PROBLEM STATEMENT: Keep writing the commentary on Ted Lilly's pitching for the Dodgers, picking up right after its final sentence.
*** Opening SOURCE DOCUMENT ***
Dave Stephenson/Icon SMITed Lilly has allowed 11 homers and 10 walks since being acquired by the Dodgers.

On Trade Deadline Day, I got some grief for calling Ted Lilly “an inconsistent, 34-year-old pitcher in decline” – not so much about the “34-year-old pitcher part” as the other parts. I did say he would improve the rotation, but I saw some warning signs (which made me skeptical that the benefit would be worth the cost of the trade, which included swapping Blake DeWitt and two prospects and getting back Ryan Theriot).

In the immediate aftermath, Lilly pitched exceptionally, something I acknowledged most directly about a month ago following his two-hit shutout of the Rockies. But looking at Lilly today, the question marks about him haven’t gone anywhere.

Lilly, who had a 1.29 ERA in his first four Dodger starts, has had a 7.09 ERA since. Those numbers are skewed by two extremely poor starts – he has had quality starts in seven of his nine games as a Dodger. In any case, right now, Lilly has a worse ERA in 2010 than he had in 2009, and a worse ERA as a Dodger than he had as a Cub. So for all the plaudits he has received as a Dodger, his trajectory isn’t a straight upward line. And, he’s still 34 – he’ll be 35 in January.
*** Closing SOURCE DOCUMENT ***
*** Opening DATASET ***
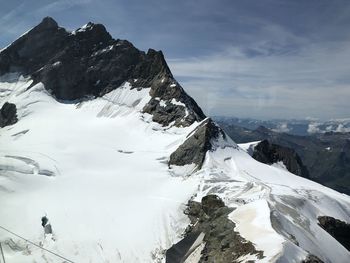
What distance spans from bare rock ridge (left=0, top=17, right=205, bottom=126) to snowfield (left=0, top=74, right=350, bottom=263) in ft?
40.0

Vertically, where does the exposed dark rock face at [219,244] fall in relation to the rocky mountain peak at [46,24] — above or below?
below

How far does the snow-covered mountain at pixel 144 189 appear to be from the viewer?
134 feet

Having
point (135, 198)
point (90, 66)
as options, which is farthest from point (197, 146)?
point (90, 66)

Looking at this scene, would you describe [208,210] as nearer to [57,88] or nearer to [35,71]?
[57,88]

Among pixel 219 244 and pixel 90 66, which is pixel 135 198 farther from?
pixel 90 66

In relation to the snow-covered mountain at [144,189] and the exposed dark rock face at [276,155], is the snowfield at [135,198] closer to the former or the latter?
the snow-covered mountain at [144,189]

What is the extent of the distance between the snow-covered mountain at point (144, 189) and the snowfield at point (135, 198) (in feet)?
0.63

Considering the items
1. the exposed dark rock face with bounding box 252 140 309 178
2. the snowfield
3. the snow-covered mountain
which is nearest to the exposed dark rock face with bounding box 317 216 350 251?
the snow-covered mountain

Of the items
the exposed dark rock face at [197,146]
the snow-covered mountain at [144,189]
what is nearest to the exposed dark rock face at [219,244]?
the snow-covered mountain at [144,189]

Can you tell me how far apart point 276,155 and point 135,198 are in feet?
244

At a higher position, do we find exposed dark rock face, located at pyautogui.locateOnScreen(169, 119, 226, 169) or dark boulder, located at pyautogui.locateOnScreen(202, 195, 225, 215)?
exposed dark rock face, located at pyautogui.locateOnScreen(169, 119, 226, 169)

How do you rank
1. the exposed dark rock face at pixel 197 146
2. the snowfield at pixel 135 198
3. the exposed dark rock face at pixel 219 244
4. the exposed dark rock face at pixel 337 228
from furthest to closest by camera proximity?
the exposed dark rock face at pixel 197 146
the exposed dark rock face at pixel 337 228
the snowfield at pixel 135 198
the exposed dark rock face at pixel 219 244

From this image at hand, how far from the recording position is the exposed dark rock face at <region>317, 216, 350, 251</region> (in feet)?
183

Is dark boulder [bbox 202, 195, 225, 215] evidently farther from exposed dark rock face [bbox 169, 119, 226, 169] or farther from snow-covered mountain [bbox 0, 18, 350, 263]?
exposed dark rock face [bbox 169, 119, 226, 169]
*** Closing DATASET ***
EXERCISE ANSWER:
None of this is to denigrate what Lilly has proven capable of – seriously, he’s done good – but simply to be on guard for what Lilly is going to be worth going forward.

According to several reports, both Lilly and the Dodgers seem to want come up with a deal that would bring the free agent back to Los Angeles in 2011. And heaven knows, the Dodgers need pitching for next year. But there’s a real risk of overpaying for Lilly.

Last winter, many Dodger fans felt the team couldn’t live without Randy Wolf. Milwaukee committed $29.25 million to Wolf for 2010-2012, and in the first year of that contract, he has been a below-average pitcher. And now he’s 34.

The winter before, many Dodger fans felt the team couldn’t live without Derek Lowe. Atlanta committed $60 million to Lowe for 2009-2012, and in the first two years of that contract, he has been a below-average pitcher. And now he’s 37.

Perhaps the best analogy to made with Lilly, however, is to use Casey Blake, a midseason acquisition who performed well at age 34 (35 that August) for the Dodgers in 2008, thus encouraging the team to sign him for three more years. They got in return a solid third baseman in 2009, a borderline one in 2010 and who knows what for 2011. The most likely path for Lilly would be similar.

One of the criticisms I got of my original assessment of the Lilly trade was that I failed to take his pre-2009 seasons into account, several of which (including a few in his prime) were poorer than his 2010 season. So how could I say he was in decline? Well, he was clearly in decline since 2009. If you want to look back farther than that, then you have a pitcher who was medicore at times, improved, and then most recently started to slip again.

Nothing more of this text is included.